Using a user-specified function in a parallel_for_each in C++AMP


I am currently in the process of writing a library, and I wish to be able to allow the user to define a function (declared as restrict( amp )) and allow them to pass this function to one of my library functions for use within a concurrency::parallel_for_each loop. For instance:

template <typename T, typename Func>
void Foo( const concurrency::array_view<const T>& avParam, Func f ) 
{
     concurrency::array<T, 1> arrResult( avParam.extent );
     concurrency::parallel_for_each( avParam.extent, [=, &arrResult]( concurrency::index<1> index ) restrict(amp) {
          arrResult[index] = f( avParam[index] );
     } );

     // Do stuff...
}

I would expect this to work providing f is declared as a valid AMP-compatible function, as if I replace the function pointer f directly with the function itself in the kernel; everything works as expected. However, using f results in the following error:

Function pointer, function reference, or pointer to member function is not supported.

Is there any way I can get my desired behavior without preventing my user from using functors other than lambdas?


Solution

  • References and pointers (to a compatible type) may be used locally but cannot be captured by a lambda. Function pointers, pointer-to-pointer, and the like are not allowed; neither are static or global variables.
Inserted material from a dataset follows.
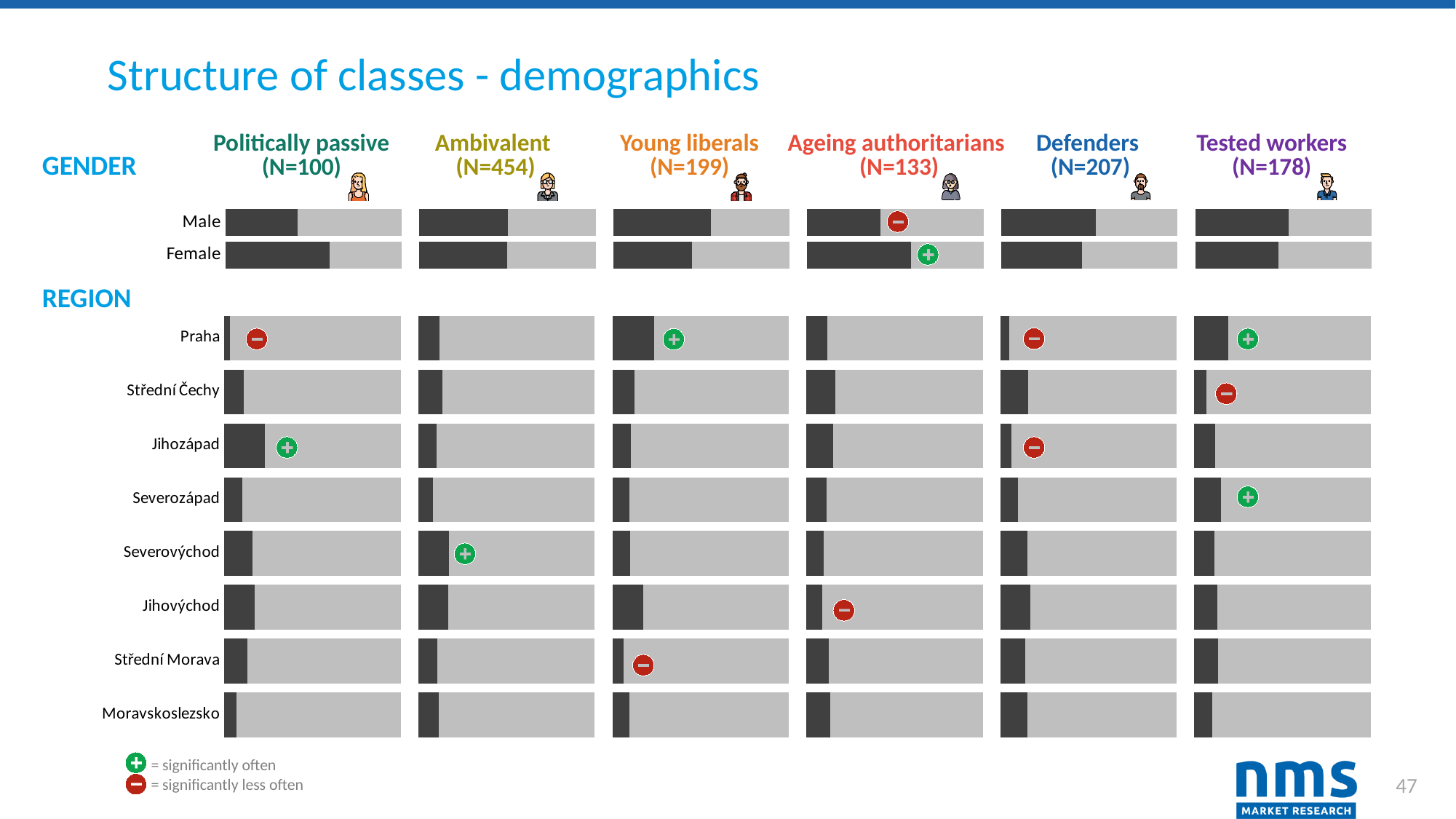
In the Politically passive column, which region has the shortest bar? Praha How many regions are listed in the REGION section? 8 In the Young liberals column, which region has the longest bar? Praha In the Young liberals column, which gender bar is longer, Male or Female? Male According to the legend, what does the green plus symbol mean? significantly often In the Defenders column, which gender bar is longer, Male or Female? Male In the Politically passive column, which gender bar is longer, Male or Female? Female In the Defenders column, which region has the shortest bar? Praha How many classes (columns) are shown across the top of the chart? 6 What kind of chart is used to show the gender and region breakdowns on this slide? bar chart What is the sample size (N) shown for the Ambivalent class? N=454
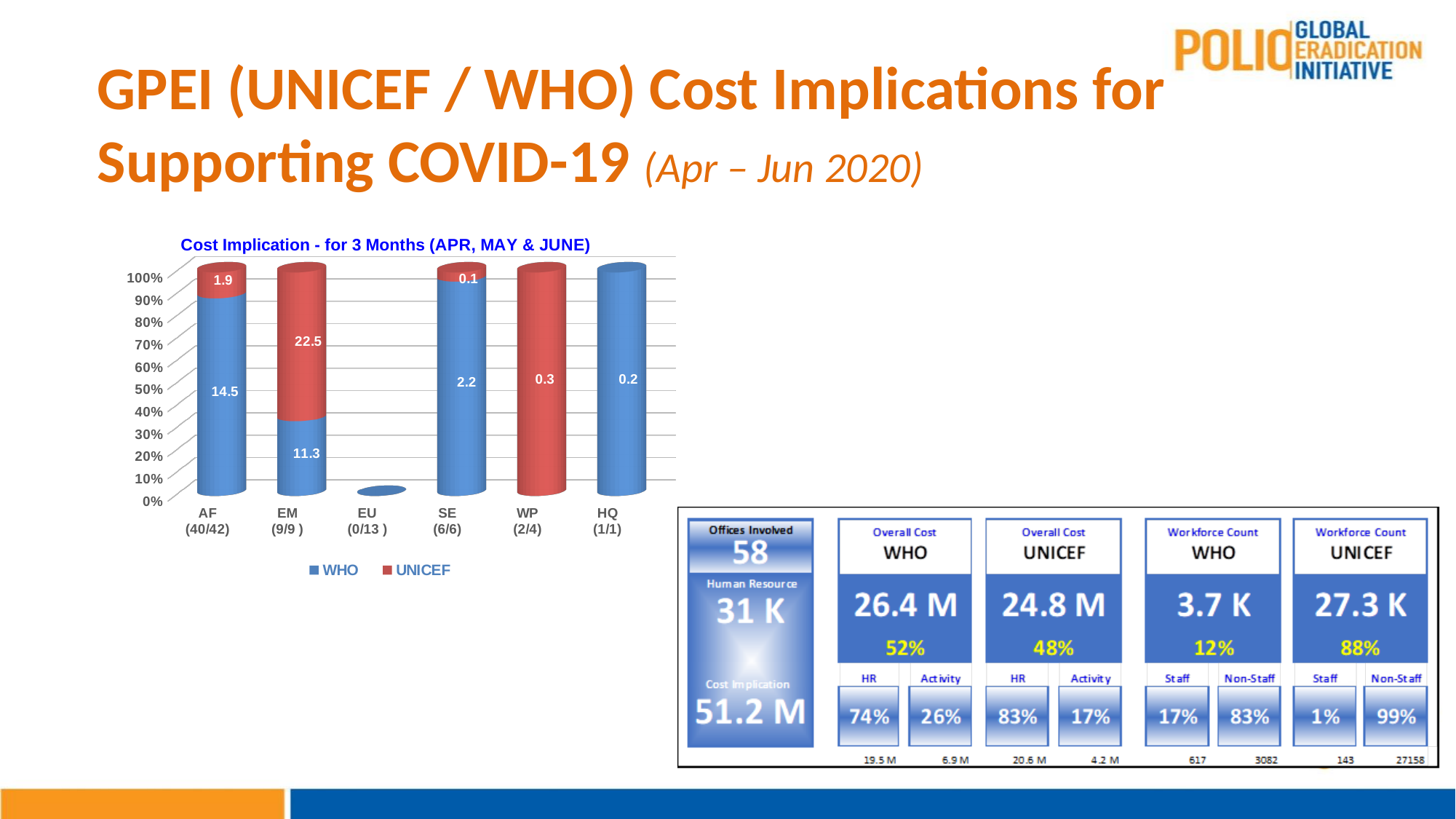
What is the UNICEF value for EM in the Cost Implication chart? 22.5 What is the WHO value for HQ in the Cost Implication chart? 0.2 What is the total of the WHO and UNICEF values for AF in the Cost Implication chart? 16.4 What is the WHO value for AF in the Cost Implication chart? 14.5 What is the WHO value for EM in the Cost Implication chart? 11.3 What kind of chart is the Cost Implication chart? Stacked bar chart Which is larger in the Cost Implication chart: the WHO value for AF or the WHO value for EM? AF How many categories are shown on the x axis of the Cost Implication chart? 6 How many series does the legend of the Cost Implication chart list? 2 What is the UNICEF value for AF in the Cost Implication chart? 1.9 In the Cost Implication chart, how much larger is the UNICEF value than the WHO value for EM? 11.2 Which category has the highest UNICEF value in the Cost Implication chart? EM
    Classes must meet more rules if you wish to use instances of them. They must have no virtual functions or virtual inheritance. Constructors, destructors, and other non-virtual functions are allowed. The member variables must all be of compatible types, which could of course include instances of other classes as long as those classes meet the same rules. The actual code in your amp-compatible function is not running on a CPU and therefore can’t do certain things that you might be used to doing:

    • recursion
    • pointer casting
    • use of virtual functions
    • new or delete
    • RTTI or dynamic casting

    You should write your library in terms of lambdas of functors as these can be accessed with a restrict(amp) kernel. You could do the following:

    template <typename T, typename Func>
    void Foo(const concurrency::array_view<const T>& avParam, Func f)
    {
        concurrency::array<T, 1> arrResult(avParam.extent);
        concurrency::parallel_for_each(avParam.extent, [=, &arrResult](concurrency::index<1> index) restrict(amp) 
        {
            arrResult[index] = f(avParam[index]);
        });
    
        // Do stuff...
    }
    
    template <typename T>
    class Bar
    {
    public:
        T operator()(const T& v) const restrict(amp)
        {
            return v + 2;
        }
    };
    
    int _tmain(int argc, _TCHAR* argv[])
    {
        std::vector<int> result(100, 0);
        array_view<const int, 1> result_av(result.size(), result);
    
        Foo(result_av, Bar<int>());
    
        return 0;
    }
    

    One way to think about this is that the functor or lambda equivalent creates a container that the compiler can ensure has no dependencies and the C++ AMP runtime can instantiate on the GPU. This would be much harder to achieve with a function pointer.